Problem details:
Write the next part of the forum thread about "mole" meaning spy in different languages, picking up right after its last line.
--- Start of Selected excerpt ---
# mole = spy ?



## Roi Marphille

Hi, 
the mole seems to be an animal with bad reputation because it is synonymous of _spy_ in many languages. 

"they had a mole in the government"

What about in yours?


----------



## tigger_uhuhu

En México puede ser "soplón" o "chivo espiatorio".
Saludos
Tigger


----------



## Roi Marphille

tigger_uhuhu said:
			
		

> En México puede ser "soplón" o "chivo espiatorio".
> Saludos
> Tigger


¿Pero usan "topo" refiriéndose a un espía infiltrado?


----------



## tigger_uhuhu

No, topo no... más bien chivo


----------



## Roi Marphille

En castellano ibérico, un _topo_ es un espía que se ha infiltrado en una organización/gobierno/empresa. 

En catalán, un _talp_ (topo) es lo mismo.


----------



## DearPrudence

In French, it's also a mole: une taupe


----------



## elroy

As far as I know, we don't have this homonym in Arabic.

mole = *خلد* _(khuld)_
spy = *جاسوس* _(jaasuus)_


----------



## Roi Marphille

elroy said:
			
		

> As far as I know, we don't have this homonym in Arabic.
--- End of Selected excerpt ---
--- Start of Provided data ---
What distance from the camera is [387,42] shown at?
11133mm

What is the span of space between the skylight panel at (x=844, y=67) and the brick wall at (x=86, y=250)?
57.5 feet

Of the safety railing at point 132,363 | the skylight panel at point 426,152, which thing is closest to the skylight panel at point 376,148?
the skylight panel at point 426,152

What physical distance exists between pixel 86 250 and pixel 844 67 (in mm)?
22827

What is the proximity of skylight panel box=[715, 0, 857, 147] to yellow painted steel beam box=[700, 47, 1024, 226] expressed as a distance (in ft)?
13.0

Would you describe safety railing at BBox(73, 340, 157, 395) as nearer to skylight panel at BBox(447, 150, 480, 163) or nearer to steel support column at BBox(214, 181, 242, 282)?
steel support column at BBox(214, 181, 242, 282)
--- End of Provided data ---
--- Start of Provided data ---
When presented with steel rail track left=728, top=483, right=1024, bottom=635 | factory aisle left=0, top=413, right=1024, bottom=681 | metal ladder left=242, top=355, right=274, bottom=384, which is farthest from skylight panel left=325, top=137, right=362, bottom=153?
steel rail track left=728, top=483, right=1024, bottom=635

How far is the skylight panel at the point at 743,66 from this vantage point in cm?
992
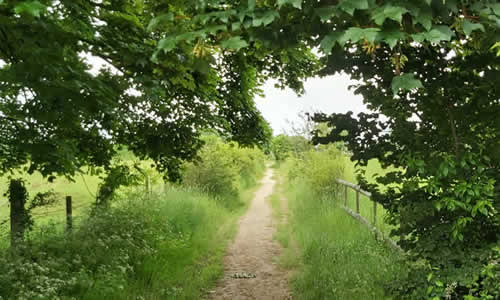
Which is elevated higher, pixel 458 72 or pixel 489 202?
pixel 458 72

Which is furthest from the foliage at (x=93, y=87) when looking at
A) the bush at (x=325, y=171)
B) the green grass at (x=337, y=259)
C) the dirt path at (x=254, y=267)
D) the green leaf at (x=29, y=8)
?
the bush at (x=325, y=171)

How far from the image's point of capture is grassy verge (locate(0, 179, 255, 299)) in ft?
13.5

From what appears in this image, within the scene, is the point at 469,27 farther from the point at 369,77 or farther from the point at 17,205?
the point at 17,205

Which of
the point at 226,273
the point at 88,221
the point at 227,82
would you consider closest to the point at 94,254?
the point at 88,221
--- End of Provided data ---
--- Start of Provided data ---
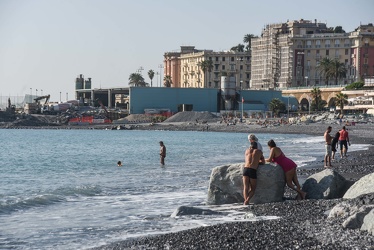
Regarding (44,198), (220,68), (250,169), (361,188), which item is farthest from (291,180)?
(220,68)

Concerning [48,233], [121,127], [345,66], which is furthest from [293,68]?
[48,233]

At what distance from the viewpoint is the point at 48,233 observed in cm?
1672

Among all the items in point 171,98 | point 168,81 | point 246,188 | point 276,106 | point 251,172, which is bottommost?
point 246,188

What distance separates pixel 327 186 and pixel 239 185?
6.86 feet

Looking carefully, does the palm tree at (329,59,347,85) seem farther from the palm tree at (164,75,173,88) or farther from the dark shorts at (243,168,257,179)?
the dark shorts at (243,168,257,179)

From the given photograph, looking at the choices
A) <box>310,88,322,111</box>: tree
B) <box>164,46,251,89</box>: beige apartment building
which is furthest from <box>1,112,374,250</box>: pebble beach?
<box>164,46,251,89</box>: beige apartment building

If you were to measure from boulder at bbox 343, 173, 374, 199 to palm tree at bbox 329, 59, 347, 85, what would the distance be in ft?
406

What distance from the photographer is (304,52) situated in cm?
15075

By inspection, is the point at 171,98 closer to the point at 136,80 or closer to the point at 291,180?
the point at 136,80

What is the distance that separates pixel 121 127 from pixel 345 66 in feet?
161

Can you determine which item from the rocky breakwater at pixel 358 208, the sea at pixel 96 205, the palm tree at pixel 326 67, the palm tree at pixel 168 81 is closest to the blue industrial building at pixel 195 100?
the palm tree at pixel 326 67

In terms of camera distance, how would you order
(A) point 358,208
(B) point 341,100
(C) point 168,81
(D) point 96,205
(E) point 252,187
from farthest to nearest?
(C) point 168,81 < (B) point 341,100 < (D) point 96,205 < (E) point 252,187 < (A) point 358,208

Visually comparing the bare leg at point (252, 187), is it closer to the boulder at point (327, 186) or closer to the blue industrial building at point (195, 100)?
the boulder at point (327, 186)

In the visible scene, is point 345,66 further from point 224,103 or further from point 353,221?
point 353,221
--- End of Provided data ---
Solved problem:
> 
> mole = *خلد* _(khuld)_
> spy = *جاسوس* _(jaasuus)_


no, I don't mean that. There is another word for spy...but sometimes a spy who infiltrates himself/herself inside the enemy's web is called a _mole_ as a metaphor. Many have _moles_ in their organizations and don't know it. 
Example: A Sport newspaper publishes a conversation taken from a private talk between players. That means that a _mole_ (one of the players) has poured that information to the media.


----------



## Whodunit

In German you could use "Maulwurf" (originally mole as animal) for both "mole" and "spy", but I'd prefer "Spion" for "spy". Furthermore, I'm not even sure whether "mole" as a spy is so common in German.


----------



## Jana337

Same in Czech: Krtek is used for a spy.

Jana


----------



## nichec

Hummm....we don't have this in Chinese or Taiwanese. Actually I don't think there's a name of any animal being used to call a spy in these two languages....


----------



## mahaz

In Urdu, there two are entirely different as:

Mole: Chachondar
Spy : Jasoos


----------



## Ilmo

In Finnish "myyrä" (=mole) has a bit different connotation than "vakoilija" (=spy). I think a mole is someone working as an undercover agent in the government organization while a spy has a more extensive purport and can be anybody, even a foreign power diplomatic representative.


----------



## amikama

The same in Hebrew too: חפרפרת is both the animal (mole) and the undercover agent spying in other government/organization.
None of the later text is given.